There was silence, everyone holding their breath silence for a minute.

"Tre. Come here. Right now."

He stomped up the stairs and dropped into the chair I was pointing to with a dish-rattling thud. I was furious. He was furious.

"WHAT makes you think I deserve to be disrespected like that? YOU were the one ignoring me when I told you to stop, so what makes you think you can give me that attitude?"

I could have gone on, oh yes, I had many many highly ignorable words ready to unleash, but he crumbled. His eyes went red and moist and he slumped forward on the table.

"I'm sorry, Mom. I don't KNOW why I said that."

"WHY did you say it?" Yes, really, that was my next clever question. I don't know why, he said, so WHY, I ask. Shoot me now.

"I don't KNOW. It just...popped out."

He sat there, fighting tears, and I sat there, fighting tears. Neither of us knew what to say.
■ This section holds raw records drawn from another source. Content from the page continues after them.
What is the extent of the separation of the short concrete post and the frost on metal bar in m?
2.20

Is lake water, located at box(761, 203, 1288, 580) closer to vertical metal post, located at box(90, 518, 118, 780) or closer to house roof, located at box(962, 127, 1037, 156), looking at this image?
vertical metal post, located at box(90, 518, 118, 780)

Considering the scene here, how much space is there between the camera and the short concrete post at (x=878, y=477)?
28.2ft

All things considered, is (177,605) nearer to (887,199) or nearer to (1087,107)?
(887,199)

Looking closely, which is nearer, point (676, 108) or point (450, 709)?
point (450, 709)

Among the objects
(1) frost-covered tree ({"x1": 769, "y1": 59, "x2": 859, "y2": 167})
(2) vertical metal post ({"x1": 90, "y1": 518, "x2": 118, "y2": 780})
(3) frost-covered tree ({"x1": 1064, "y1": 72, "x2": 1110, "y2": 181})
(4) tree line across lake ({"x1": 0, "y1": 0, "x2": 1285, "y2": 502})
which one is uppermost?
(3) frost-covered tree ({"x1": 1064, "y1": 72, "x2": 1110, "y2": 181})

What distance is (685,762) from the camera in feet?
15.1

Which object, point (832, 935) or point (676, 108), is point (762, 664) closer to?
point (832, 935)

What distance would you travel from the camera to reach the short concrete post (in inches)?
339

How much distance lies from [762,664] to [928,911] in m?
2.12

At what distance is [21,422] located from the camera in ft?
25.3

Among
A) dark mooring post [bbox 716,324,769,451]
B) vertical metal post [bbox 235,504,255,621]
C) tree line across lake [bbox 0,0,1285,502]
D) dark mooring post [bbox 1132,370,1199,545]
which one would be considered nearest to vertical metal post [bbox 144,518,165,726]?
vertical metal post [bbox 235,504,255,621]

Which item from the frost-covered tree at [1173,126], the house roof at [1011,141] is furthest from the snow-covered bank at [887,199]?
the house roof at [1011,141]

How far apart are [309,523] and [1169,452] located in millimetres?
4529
I am homesick for his early years.


I'm sorry, but I couldn't post tonight

Look, I was GOING to post something here tonight, I really was. EVEN THOUGH it is Fat Tuesday, which means we were at church tonight eating pancakes for dinner, because what better way to prepare for Ash Wednesday than by feeding your children piles of simple carbohydrates in lieu of actual food? It's the sort of night that leaves parents hissing at their children in a possessed I-would-kill-you-if-it-weren't-for-the-witnesses whisper. Remember you are dust, indeed. By the time we got home Max was homicidal and Raphael was acting completely shocked to discover that Max didn't actually want him to lever his eyelids open as he dozed in the car. Tre got caught in the crossfire and LO, his indignation was great.

And plus I had a rotten bummer of a day that was capped by my clever decision to smash my fingertip in the closet door. See? Right there. It's turning sort of purple at the tip. You can see it in the right light. Clay has not said out loud, in so many words, that he thinks I'm being a big baby, but I have seen him gaze pointedly at his missing - ha! - pointer finger. And yes, I may have mentioned my injury more times than he has ever mentioned his...you know...amputation, but that's because no one is giving me any vicodin, and as I remember it, he took at least two doses of the stuff. So.

Still, I was going to soldier through and post...something here, even though it hurts to type and I am laboring under the burden of a distinct lack of alarm at the state of my wounded fingertip, because I've made this new resolution of sorts to stop complaining and post already, and so great is my determination that I was going to push through the pain and frustration.

But then I fired up the laptop and after a few moments of browsing it gave me the blue screen of death (which upon further investigation seems to actually have meant, "oh, I just had me a little fit for no apparent reason. Everything is fine...or you're possibly screwed. Good luck." I am so going Mac. I mean it this time), and I give up.

I am going to sleep in the hopes of a better day tomorrow.